**GIVEN ENTRIES**
- - - - -

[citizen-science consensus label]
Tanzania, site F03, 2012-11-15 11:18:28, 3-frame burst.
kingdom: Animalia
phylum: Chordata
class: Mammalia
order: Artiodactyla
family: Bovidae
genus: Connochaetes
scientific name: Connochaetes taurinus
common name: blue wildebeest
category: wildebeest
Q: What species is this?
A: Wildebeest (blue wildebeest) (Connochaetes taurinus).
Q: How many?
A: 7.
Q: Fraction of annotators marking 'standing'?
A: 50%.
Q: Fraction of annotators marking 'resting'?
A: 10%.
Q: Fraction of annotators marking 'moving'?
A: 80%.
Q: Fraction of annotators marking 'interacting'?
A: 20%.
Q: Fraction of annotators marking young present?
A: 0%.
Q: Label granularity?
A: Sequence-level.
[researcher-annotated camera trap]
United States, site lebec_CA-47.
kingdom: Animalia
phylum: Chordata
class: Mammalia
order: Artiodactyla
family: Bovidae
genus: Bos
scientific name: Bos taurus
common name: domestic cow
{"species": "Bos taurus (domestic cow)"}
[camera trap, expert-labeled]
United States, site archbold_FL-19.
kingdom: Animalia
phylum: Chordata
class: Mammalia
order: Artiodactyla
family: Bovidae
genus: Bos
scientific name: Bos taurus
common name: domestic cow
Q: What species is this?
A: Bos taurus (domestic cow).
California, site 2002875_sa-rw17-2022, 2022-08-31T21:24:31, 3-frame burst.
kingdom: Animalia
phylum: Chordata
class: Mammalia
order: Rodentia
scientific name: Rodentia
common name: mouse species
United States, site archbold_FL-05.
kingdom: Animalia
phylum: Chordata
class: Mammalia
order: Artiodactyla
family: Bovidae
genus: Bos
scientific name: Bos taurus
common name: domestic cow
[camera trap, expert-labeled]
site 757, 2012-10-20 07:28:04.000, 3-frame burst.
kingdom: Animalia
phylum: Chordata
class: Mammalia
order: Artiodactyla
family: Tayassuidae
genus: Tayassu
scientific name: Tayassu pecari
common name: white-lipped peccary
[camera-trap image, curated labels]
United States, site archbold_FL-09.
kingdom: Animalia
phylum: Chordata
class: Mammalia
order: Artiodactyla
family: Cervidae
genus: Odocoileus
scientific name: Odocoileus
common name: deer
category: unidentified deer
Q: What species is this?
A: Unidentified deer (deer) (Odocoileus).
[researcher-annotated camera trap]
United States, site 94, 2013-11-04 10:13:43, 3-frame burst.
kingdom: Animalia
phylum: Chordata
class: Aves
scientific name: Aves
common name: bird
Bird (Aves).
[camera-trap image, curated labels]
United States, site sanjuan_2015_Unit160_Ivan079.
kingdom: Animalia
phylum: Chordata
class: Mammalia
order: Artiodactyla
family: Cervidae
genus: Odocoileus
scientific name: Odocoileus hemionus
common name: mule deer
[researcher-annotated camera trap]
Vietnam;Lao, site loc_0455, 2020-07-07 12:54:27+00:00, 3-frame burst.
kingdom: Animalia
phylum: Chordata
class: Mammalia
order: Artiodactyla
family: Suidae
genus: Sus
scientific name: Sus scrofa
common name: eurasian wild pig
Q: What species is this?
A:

- - - - -

**ABOUT THIS EXERCISE**
Generate an exact reproduction of all entries.

**ANSWER AREA**
[citizen-science consensus label]
Tanzania, site F03, 2012-11-15 11:18:28, 3-frame burst.
kingdom: Animalia
phylum: Chordata
class: Mammalia
order: Artiodactyla
family: Bovidae
genus: Connochaetes
scientific name: Connochaetes taurinus
common name: blue wildebeest
category: wildebeest
Q: What species is this?
A: Wildebeest (blue wildebeest) (Connochaetes taurinus).
Q: How many?
A: 7.
Q: Fraction of annotators marking 'standing'?
A: 50%.
Q: Fraction of annotators marking 'resting'?
A: 10%.
Q: Fraction of annotators marking 'moving'?
A: 80%.
Q: Fraction of annotators marking 'interacting'?
A: 20%.
Q: Fraction of annotators marking young present?
A: 0%.
Q: Label granularity?
A: Sequence-level.
[researcher-annotated camera trap]
United States, site lebec_CA-47.
kingdom: Animalia
phylum: Chordata
class: Mammalia
order: Artiodactyla
family: Bovidae
genus: Bos
scientific name: Bos taurus
common name: domestic cow
{"species": "Bos taurus (domestic cow)"}
[camera trap, expert-labeled]
United States, site archbold_FL-19.
kingdom: Animalia
phylum: Chordata
class: Mammalia
order: Artiodactyla
family: Bovidae
genus: Bos
scientific name: Bos taurus
common name: domestic cow
Q: What species is this?
A: Bos taurus (domestic cow).
California, site 2002875_sa-rw17-2022, 2022-08-31T21:24:31, 3-frame burst.
kingdom: Animalia
phylum: Chordata
class: Mammalia
order: Rodentia
scientific name: Rodentia
common name: mouse species
United States, site archbold_FL-05.
kingdom: Animalia
phylum: Chordata
class: Mammalia
order: Artiodactyla
family: Bovidae
genus: Bos
scientific name: Bos taurus
common name: domestic cow
[camera trap, expert-labeled]
site 757, 2012-10-20 07:28:04.000, 3-frame burst.
kingdom: Animalia
phylum: Chordata
class: Mammalia
order: Artiodactyla
family: Tayassuidae
genus: Tayassu
scientific name: Tayassu pecari
common name: white-lipped peccary
[camera-trap image, curated labels]
United States, site archbold_FL-09.
kingdom: Animalia
phylum: Chordata
class: Mammalia
order: Artiodactyla
family: Cervidae
genus: Odocoileus
scientific name: Odocoileus
common name: deer
category: unidentified deer
Q: What species is this?
A: Unidentified deer (deer) (Odocoileus).
[researcher-annotated camera trap]
United States, site 94, 2013-11-04 10:13:43, 3-frame burst.
kingdom: Animalia
phylum: Chordata
class: Aves
scientific name: Aves
common name: bird
Bird (Aves).
[camera-trap image, curated labels]
United States, site sanjuan_2015_Unit160_Ivan079.
kingdom: Animalia
phylum: Chordata
class: Mammalia
order: Artiodactyla
family: Cervidae
genus: Odocoileus
scientific name: Odocoileus hemionus
common name: mule deer
[researcher-annotated camera trap]
Vietnam;Lao, site loc_0455, 2020-07-07 12:54:27+00:00, 3-frame burst.
kingdom: Animalia
phylum: Chordata
class: Mammalia
order: Artiodactyla
family: Suidae
genus: Sus
scientific name: Sus scrofa
common name: eurasian wild pig
Q: What species is this?
A:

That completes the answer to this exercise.